> [BRIEF A]
In the Delhi airport news report, what caused the two incidents on Wednesday and Thursday?
> [BRIEF B]
Translate this sentence from the Delhi airport news report into Spanish: "According to Somasundaram, an aircraft can only land or take off against the wind."
> [BRIEF C]
Continue the Delhi airport news report from its last sentence.
══ PAGE EXCERPT
Reports of near-misses in Delhi untrue: Airport authority

May 20th, 2011 - 7:12 pm ICT by IANS  

New Delhi, May 20 (IANS) Slamming recent media reports of alleged lapses committed by the air traffic control (ATC) at the international airport here, the Airports Authority of India (AAI) Friday said aviation operations in the national capital were the safest in the world.

The reaction by AAI came after reports that the Delhi ATC had given permission to a Jet Airways flight from Mumbai to land even though an aircraft was present on the same runway it was supposed to land on.

“It was far away and had not received permission to land as we knew there was another plane on the runway. We are not blind or out of our mind to give this sort of permission,” a senior ATC official told IANS.

According to senior AAI officials, the two incidents on Wednesday and Thursday were caused by strong winds which prevented the landing of Jet Airways flight 9W309 from Mumbai and the Emirates flight EK516 from Dubai.

“If there is strong wind on the runway, we deny the approaching aircraft permission to land as it would cause major technical problems. This is all procedure which ensures safety, I do not understand why media is saying that by denying them landing we jeopardised the passengers safety,” V. Somasundaram, board member of the air navigation service (ANS) told IANS.

According to Somasundaram, an aircraft can only land or take off against the wind.
════
══ PROVIDED DATA
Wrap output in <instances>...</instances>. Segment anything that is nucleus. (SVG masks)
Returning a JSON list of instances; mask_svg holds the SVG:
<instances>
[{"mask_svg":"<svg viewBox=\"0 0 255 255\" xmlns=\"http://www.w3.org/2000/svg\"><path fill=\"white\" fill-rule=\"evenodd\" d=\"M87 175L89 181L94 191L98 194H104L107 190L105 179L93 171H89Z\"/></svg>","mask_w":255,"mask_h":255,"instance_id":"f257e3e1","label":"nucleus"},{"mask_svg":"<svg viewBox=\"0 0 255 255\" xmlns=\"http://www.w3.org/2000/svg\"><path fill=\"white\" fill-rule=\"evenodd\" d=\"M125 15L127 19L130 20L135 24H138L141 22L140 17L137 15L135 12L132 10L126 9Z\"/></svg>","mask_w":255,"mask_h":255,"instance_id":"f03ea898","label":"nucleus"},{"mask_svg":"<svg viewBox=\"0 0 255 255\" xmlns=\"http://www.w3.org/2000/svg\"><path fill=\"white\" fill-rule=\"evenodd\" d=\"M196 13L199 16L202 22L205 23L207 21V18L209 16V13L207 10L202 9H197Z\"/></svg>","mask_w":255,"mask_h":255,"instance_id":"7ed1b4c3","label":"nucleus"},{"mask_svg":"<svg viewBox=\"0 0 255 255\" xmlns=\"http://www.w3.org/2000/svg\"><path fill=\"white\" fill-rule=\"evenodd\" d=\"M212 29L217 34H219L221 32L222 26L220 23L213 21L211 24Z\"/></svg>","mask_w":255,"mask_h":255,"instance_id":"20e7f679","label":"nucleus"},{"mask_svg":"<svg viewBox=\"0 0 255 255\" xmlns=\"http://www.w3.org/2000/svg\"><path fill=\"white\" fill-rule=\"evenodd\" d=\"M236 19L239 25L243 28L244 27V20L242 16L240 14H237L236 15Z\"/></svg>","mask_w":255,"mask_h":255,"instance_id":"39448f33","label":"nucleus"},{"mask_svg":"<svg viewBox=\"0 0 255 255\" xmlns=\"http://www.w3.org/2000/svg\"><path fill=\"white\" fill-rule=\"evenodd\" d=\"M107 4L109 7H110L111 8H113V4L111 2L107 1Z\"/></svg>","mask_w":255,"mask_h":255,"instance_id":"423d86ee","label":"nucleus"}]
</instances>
════
> [ANSWER SECTION A]
Strong winds.

> [ANSWER SECTION B]
Según Somasundaram, una aeronave solo puede aterrizar o despegar contra el viento.

> [ANSWER SECTION C]
“An aircraft can not land with wind behind it. It has to land opposite the wind. We do not control wind, what we control is navigation and control, and due to this we are able to guide the pilot to land safely.”

The senior ATC official said that all such reports were part of a malicious campaign run by private airlines.

“A malicious campaign is being run against the ATC by some private operators, who want to save time by landing in the first go, even if it means disregarding safety procedures,” said the official.

Aviation expert also feel that ATC has done a commendable job while it has to take care of around 1,000 flights a day that include slower propeller-driven planes and helicopters which take longer to vacate the runway.

“Nowhere in the world ATC performs so perfectly than in India. Our airports just do not handle jet-powered aircraft alone, they also take care of slower propeller-driven aircraft and helicopters which are not allowed to land in other international airports as it disrupts regular operations,” said a top official with an international aviation consultancy.